# WHAT TO PRODUCE
A full, exact copy of the listing is needed, with images omitted.

# DATA EXTRACT
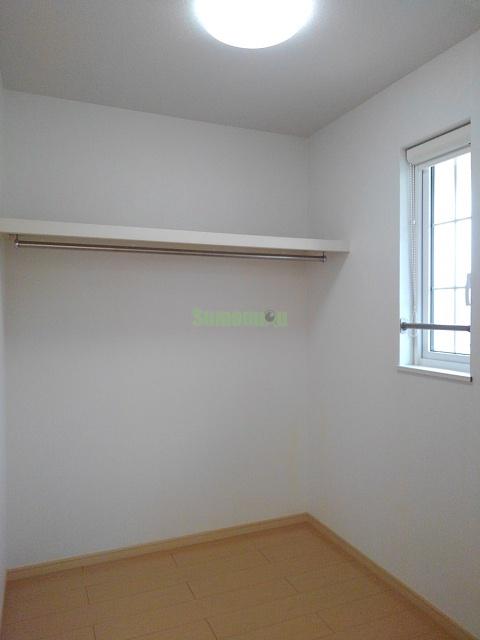 10/20 その他画像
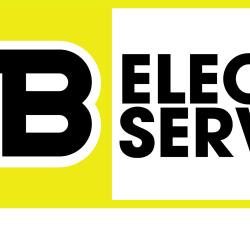 Wb Elec Services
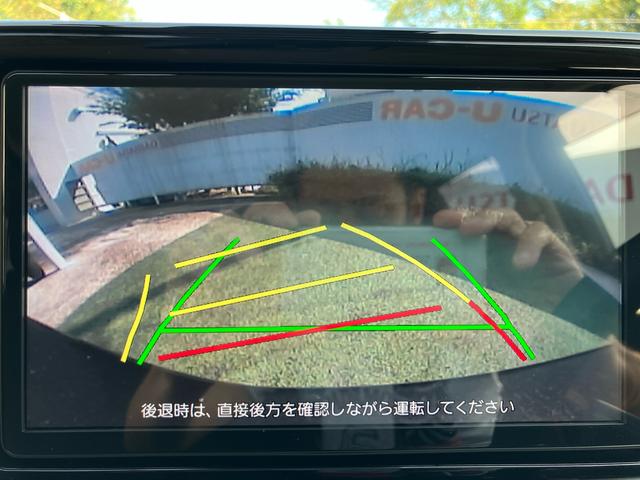ロッキーＧ保証　新車保証・まごころ保証　１年間・走行距離無制限付き（東京都）の中古車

# ANSWER BOX
 10/20 その他画像
 Wb Elec Services
ロッキーＧ保証　新車保証・まごころ保証　１年間・走行距離無制限付き（東京都）の中古車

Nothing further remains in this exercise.